Scott Grenke, who's new to the whole Spaced situation, is really out of his element here. Co-writer John Wesley Norton handled the job of bringing the first film to life, but clearly he was tapped of volition when a second go-round was suggested. Grenke directs like he's collection fireflies, tossing everything into his cinematic killing jar in hopes it will somehow survive and look real 'purty'. His acting guidelines are simple - read your lines and get the Hell off camera. Butch Patrick tries to play absent minded and slightly stupid (his character has a metal plate in his head), but his turn looks like a first rehearsal. Z'Dar, clearly hurting from the lingering back problem he's known to suffer from, tries his damnedest to breath life into his loveable thief persona. But Grenke doesn't know the first thing about comedy (that's clear from almost everything in Spaced Out) and never gives the Maniac Cop star a chance to shine. Even some dude with an alien drill in his dumper has his moments filtered through a faux Benny Hill level of wit. We don't expect Shakespeare with something like Spaced Out. But we do intent to laugh. Unfortunately, nothing is remotely funny.

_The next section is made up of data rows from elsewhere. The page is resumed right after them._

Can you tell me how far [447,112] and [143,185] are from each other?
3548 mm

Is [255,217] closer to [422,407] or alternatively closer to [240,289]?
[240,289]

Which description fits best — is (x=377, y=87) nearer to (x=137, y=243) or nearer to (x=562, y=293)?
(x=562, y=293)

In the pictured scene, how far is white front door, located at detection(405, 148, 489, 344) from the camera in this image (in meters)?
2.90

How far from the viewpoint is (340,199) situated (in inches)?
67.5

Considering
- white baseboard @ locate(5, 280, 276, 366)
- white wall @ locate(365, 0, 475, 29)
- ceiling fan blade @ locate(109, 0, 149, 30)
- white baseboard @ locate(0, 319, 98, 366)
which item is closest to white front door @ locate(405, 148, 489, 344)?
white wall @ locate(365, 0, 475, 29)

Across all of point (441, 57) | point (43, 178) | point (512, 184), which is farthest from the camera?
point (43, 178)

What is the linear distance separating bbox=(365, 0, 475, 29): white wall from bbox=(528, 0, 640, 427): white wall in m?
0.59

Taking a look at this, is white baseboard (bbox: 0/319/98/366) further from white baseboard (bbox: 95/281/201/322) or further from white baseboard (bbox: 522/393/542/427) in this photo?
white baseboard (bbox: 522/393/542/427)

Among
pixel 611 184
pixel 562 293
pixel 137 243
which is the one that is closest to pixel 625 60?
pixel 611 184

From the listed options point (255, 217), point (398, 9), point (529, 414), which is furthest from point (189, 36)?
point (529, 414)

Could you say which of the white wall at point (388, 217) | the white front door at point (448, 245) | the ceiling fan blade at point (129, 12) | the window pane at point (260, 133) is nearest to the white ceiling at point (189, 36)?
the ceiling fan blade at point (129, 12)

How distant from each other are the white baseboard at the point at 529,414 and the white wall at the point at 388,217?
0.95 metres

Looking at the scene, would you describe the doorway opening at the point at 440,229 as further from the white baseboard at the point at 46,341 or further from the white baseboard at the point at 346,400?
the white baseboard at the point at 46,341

And besides, most of our "heroes" are downright creepy. Vallo turns Al Manac (clever name, huh?) into a nonstop supply of facial tics. When he's not complaining about his job, he's doing insanely stupid interviews with people who just won't play along. Even worse is Greg Maurer as Randy Bottom. As a chubster who is desperate to get captured by the aliens - the better to probe his willing pooper - there is a sexual predator meets serial killer meets ball of phlegm quality to his performance. We can't imagine why anyone would find this individual interesting, better yet, wonder why we should champion his desire to get diddled. Both men are surrounded by nothing but dudes, leaving his sausage factory substantially short in the easy on the eye candy department. And our ass-ccentric spacemen are given little to do except look somewhat impressive in their Rob Bottin on a budget inspired costuming. Certainly, something like Spaced Out could work. Look at the delightful Inbred Redneck Alien Abduction. All Grenke and his cast needed was some guidance...and talent...and jokes. As it stands, this is one exceedingly unfunny film. Oh course, this is just one person's individual preference. Maybe you will find it clever or comical. Maybe.
This critic received a screener copy of Spaced Out from Ariztical Entertainment, though the tech specs appear to be those of the soon to be available DVD. The 1.85:1 anamorphic widescreen image is very good, with crisp contrasts, excellently controlled colors, and lots of discernible detail. The transfer trumps other camcorder created efforts, and speaks well for the choice of DP. In fact, this looks quite professional at times.
The standard Dolby Digital Stereo 2.0 mix is nothing exciting. The dialogue is well recorded and always easy to hear, and the plentiful pop/rock songs used throughout are captured in speaker sparking excellence. If you don't expect much from your sonic situations, Spaced Out will not disappoint.
As part of the proposed packaging, Ariztical is promising a Behind the Scenes featurette (15 minutes of backstage interviews and clips with the stars), bloopers, deleted scenes, bonus scenes, a look the film's premiere, along with a couple of trailers and a music video. All the material here is better than the movie itself, speaking to the drive and devotion the cast and crew had for this production. Why all this hard work and effort didn't translate into something better remains one of Spaced Out's many motion picture mysteries.
Like determining whether a horror film is frightening or an edge of your seat thriller sets you on the tip of your La-Z-boy, the only fair way to judge Spaced Out is to determine if it makes one laugh. No matter how noble the intentions, how neat it is to see Patrick and Z'Dar onscreen, no matter the level of commitment from everyone involved, lame is still lame. And since this critic was actually angry at the film by the time the supposed humoresque ended, a Skip It is all that's possible. Some may enjoy its quirky sense of humor. Others will agree that it's the motion picture equivalent of air biscuits. Remember, comedy is personal, and you merriment mileage may definitely vary. But considered beyond such chuckle to chortle dynamics, Spaced Out is just not a good movie - and no amount of snickers (real or imagined) can change that.